In cyclodextrin (CD) -mediated aqueous biphasic catalysis, favoring contacts between the CD ("host"), the organic substrate ("guest") and the water-soluble catalyst is crucial for the reaction to proceed efficiently at the aqueous/organic interface. Grafting the catalyst onto the CD backbone thus appears as an attractive approach to favor the molecular recognition of the substrate and its subsequent catalytic conversion into products. In this context, a new water-soluble beta-CD-based phosphane was synthesized and characterized by NMR, tensiometric and ITC measurements. The beta-CD-based phosphane consisted of a 3,3'-disulfonatodiphenyl phosphane connected to the primary face of ii-CD by a dimethyleneamino spacer.

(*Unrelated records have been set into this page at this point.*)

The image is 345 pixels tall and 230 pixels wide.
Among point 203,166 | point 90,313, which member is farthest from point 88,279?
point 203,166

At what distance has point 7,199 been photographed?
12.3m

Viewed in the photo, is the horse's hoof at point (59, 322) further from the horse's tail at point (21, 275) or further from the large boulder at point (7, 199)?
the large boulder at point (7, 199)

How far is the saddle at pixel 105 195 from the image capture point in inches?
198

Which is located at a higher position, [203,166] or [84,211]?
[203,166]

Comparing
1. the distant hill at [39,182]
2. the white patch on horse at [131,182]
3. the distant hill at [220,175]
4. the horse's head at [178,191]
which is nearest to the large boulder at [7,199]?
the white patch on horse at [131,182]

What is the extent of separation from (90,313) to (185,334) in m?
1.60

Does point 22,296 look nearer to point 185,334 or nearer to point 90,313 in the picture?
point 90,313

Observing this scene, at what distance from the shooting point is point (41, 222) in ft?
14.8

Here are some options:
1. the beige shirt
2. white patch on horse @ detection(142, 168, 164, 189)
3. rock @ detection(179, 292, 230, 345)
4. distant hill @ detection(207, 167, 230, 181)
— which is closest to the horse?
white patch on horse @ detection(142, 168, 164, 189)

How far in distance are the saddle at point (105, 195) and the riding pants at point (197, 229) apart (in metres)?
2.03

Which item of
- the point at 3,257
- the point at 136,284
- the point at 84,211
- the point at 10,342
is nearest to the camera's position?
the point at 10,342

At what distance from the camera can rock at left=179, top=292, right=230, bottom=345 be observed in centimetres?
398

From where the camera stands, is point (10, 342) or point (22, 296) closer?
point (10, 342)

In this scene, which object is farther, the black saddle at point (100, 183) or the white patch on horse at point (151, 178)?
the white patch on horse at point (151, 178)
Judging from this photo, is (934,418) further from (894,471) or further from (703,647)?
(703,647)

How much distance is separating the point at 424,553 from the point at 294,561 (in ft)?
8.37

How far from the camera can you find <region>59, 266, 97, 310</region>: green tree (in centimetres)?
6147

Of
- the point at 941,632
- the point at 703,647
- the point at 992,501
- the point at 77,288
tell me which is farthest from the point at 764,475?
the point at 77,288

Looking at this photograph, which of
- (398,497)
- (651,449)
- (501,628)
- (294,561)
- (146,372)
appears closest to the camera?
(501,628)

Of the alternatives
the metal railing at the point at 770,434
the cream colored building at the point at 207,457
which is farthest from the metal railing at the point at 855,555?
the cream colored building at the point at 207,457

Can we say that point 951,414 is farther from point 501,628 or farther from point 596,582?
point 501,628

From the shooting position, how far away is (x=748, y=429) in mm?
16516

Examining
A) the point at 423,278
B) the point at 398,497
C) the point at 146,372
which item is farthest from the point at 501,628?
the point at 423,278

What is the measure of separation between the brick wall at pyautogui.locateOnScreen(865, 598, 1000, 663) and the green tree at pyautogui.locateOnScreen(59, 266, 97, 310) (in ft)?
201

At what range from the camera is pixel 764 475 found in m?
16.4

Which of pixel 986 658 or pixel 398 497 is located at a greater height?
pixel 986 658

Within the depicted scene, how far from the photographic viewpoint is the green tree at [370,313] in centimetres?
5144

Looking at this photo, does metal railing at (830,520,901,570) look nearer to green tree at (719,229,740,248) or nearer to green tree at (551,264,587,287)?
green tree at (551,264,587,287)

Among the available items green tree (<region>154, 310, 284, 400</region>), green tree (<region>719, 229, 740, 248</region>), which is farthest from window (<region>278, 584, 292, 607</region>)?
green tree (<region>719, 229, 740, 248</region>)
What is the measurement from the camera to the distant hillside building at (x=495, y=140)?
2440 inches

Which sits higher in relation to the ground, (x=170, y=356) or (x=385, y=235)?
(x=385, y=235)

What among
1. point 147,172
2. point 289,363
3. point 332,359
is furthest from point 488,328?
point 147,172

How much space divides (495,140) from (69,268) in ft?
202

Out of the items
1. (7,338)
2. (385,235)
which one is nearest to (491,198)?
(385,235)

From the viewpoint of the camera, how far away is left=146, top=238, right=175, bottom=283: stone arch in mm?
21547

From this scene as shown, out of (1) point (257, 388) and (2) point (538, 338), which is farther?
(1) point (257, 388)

Intra-and intermolecular inclusion processes of one of the two sulfophenyl groups into the beta-CD cavity were identified in water. However, the association constant (K-a) related to the beta-CD/sulfophenyl group couple was low. Accordingly, the inclusion process was easily displaced upon coordination to rhodium complexes. The efficacy of the resulting Rh-complex coordinated by beta-CD-based phosphanes was assessed in Rh catalyzed hydroformylation of higher olefins. The catalytic system proved to be far more successful and efficient than a system consisting of supramolecularly interacting phosphanes and CDs. The catalytic activity was up to 30-fold higher while the chemo-and regioselectivities remain rather unchanged.